— start Information shown —

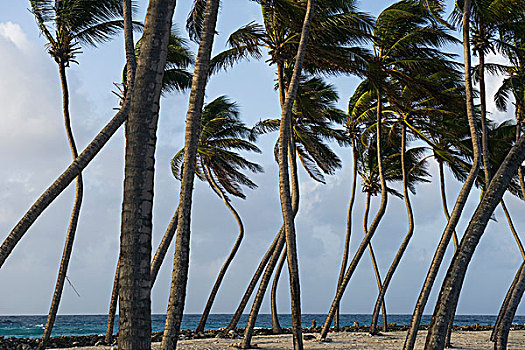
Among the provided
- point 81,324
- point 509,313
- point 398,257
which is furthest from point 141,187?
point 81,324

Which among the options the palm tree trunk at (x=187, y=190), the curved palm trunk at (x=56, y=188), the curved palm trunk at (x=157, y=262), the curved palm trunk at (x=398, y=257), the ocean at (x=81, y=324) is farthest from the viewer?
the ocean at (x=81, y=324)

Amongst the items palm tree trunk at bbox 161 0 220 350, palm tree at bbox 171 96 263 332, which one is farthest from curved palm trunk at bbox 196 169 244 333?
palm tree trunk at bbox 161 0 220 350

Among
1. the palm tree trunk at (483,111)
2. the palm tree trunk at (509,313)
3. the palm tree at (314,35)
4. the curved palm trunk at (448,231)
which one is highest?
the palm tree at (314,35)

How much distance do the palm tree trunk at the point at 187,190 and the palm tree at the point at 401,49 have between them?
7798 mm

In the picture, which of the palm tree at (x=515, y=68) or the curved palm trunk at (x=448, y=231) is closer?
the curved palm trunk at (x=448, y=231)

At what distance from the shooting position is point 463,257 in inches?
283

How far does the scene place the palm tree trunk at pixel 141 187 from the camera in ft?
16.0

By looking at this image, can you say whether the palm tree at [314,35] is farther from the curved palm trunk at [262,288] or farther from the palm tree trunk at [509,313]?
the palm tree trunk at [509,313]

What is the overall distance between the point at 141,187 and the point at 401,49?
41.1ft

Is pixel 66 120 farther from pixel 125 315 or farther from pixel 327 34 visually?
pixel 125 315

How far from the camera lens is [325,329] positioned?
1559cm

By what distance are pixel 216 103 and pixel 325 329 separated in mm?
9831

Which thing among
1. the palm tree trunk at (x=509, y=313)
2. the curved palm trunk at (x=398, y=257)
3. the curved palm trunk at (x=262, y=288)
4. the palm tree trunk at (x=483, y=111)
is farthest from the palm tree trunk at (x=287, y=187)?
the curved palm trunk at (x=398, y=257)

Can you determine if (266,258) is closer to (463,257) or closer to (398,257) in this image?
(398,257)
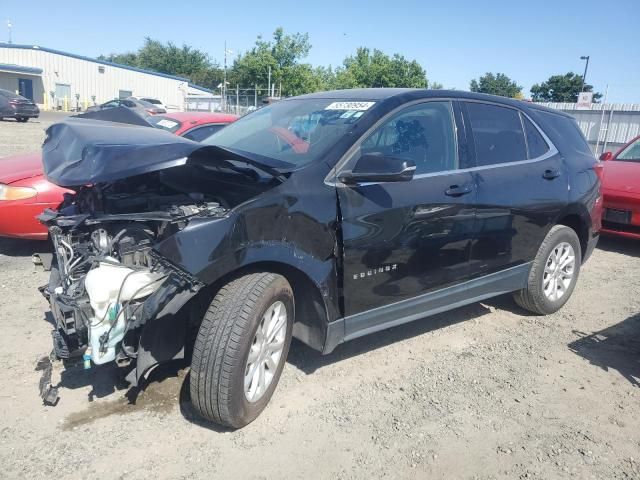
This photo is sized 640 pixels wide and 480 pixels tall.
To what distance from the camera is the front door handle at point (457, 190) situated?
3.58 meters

— end Information shown —
— start Information shown —

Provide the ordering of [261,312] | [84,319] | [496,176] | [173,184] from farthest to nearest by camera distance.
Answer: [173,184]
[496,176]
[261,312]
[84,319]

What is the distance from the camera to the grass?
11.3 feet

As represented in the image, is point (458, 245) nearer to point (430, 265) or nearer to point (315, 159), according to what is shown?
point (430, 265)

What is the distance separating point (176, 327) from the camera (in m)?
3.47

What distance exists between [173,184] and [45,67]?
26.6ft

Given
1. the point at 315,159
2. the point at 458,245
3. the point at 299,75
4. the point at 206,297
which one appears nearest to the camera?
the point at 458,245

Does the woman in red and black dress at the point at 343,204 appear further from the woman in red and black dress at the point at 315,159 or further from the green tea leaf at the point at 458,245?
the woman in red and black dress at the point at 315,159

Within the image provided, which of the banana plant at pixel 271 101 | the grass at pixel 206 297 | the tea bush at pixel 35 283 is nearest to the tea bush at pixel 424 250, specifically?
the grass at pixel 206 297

— end Information shown —

§ **What you will do**
Copy every line of the material above that contains the word "ocean". Letter case counts.

§ **Correct answer**
Which among the options the palm tree trunk at (x=187, y=190), the curved palm trunk at (x=56, y=188), the curved palm trunk at (x=157, y=262), the curved palm trunk at (x=398, y=257), the ocean at (x=81, y=324) is farthest from the viewer?
the ocean at (x=81, y=324)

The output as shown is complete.